▸ **Directives**
A – In the Jan Brueckner profile, reproduce the passage from "Jan K. Brueckner" up to and including "1991 until 2007.".
B – According to the Jan Brueckner profile, during which years did he edit the Journal of Urban Economics?
— BEGIN Passage provided —
- Born: Berkeley, California, U.S.
- Occupations: Economist, academic, author and researcher
- Awards: Richard Musgrave Prize, National Tax Association Fellow, Regional Science Association International Walter Isard Award, North American Regional Science Council John M. Quigley Medal, American Real Estate and Urban Economics Association Fellow, Air Transport Research Society

Academic background
- Education: University of California, Berkeley (BA) Stanford University (PhD)

Academic work
- Institutions: University of California, Irvine, 2005-present University of Illinois at Urbana-Champaign, 1976-2005
- Doctoral students: Lin Chuan

= Jan Brueckner =

American economist and university professor

Jan K. Brueckner is an American economist, academic, author and researcher. He is a Distinguished Professor of Economics at the University of California, Irvine. Brueckner has published over 150 papers. His research interests fall into areas encompassing urban economics, public economics, and real estate finance. He has also worked extensively in the field of industrial organization, focusing particularly on the economics of the airline industry. He is also the author of a textbook entitled Lectures on Urban Economics.

Brueckner is a fellow of the Regional Science Association International, and of the Air Transport Research Society. He served as editor of the Journal of Urban Economics from 1991 until 2007.

==Education==
Brueckner received his A.B. degree in economics from the University of California, Berkeley, in 1972. He then enrolled at Stanford University and earned a doctoral degree in economics in 1976.

==Career==
Following his doctoral studies, Brueckner joined the University of Illinois at Urbana-Champaign and subsequently worked there as Assistant and associate professor, before becoming a full professor in 1985. In late 1990s, he held concurrent appointments at the Institute of Government and Public Affairs, and as Distinguished Professor of Economics, before joining the University of California as a professor of economics in 2005. In 2015, he was appointed as Chancellor's Professor, and later on became a Distinguished Professor of Economics in 2018 at the University of California, Irvine.

Brueckner also held several visiting appointments in his career. He has served as visiting professor at UC Santa Barbara and UC San Diego, and has been a visiting scholar at many foreign universities, including Sapienza University of Rome, Charles University, Aix-Marseille University, City University of Hong Kong, University of British Columbia, Einaudi Institute of Economics and Finance, and Universite du Maine.
— END Passage provided —
— BEGIN Dataset rows —
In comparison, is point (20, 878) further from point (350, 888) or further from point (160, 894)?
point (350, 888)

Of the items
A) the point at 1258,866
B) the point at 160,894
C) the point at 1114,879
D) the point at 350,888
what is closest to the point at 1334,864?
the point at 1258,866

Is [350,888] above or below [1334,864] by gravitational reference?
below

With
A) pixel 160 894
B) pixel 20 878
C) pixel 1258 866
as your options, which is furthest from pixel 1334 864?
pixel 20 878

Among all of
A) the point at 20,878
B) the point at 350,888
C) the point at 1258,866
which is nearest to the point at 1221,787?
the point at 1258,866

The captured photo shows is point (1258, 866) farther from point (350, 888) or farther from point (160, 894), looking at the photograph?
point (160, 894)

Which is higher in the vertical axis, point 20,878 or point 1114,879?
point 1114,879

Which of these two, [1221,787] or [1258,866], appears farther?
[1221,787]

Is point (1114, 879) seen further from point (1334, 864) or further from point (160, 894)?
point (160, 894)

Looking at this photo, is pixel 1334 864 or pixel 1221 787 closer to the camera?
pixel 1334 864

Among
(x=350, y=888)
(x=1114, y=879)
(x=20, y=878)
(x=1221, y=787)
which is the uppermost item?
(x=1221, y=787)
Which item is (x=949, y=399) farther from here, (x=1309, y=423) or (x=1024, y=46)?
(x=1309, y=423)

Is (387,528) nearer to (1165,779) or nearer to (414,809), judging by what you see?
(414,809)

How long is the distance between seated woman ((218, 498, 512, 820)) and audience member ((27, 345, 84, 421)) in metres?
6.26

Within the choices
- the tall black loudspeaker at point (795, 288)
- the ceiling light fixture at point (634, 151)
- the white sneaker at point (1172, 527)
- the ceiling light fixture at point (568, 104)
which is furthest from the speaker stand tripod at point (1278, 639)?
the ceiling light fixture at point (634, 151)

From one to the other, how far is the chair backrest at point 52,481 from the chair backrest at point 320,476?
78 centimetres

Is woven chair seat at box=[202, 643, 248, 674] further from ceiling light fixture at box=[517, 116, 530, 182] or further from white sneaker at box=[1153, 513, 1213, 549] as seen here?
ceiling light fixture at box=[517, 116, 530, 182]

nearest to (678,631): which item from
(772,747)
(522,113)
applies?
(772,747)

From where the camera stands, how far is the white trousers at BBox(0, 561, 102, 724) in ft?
— END Dataset rows —
▸ **Expected outputs**
A –
Jan K. Brueckner is an American economist, academic, author and researcher. He is a Distinguished Professor of Economics at the University of California, Irvine. Brueckner has published over 150 papers. His research interests fall into areas encompassing urban economics, public economics, and real estate finance. He has also worked extensively in the field of industrial organization, focusing particularly on the economics of the airline industry. He is also the author of a textbook entitled Lectures on Urban Economics.

Brueckner is a fellow of the Regional Science Association International, and of the Air Transport Research Society. He served as editor of the Journal of Urban Economics from 1991 until 2007.

B – From 1991 until 2007.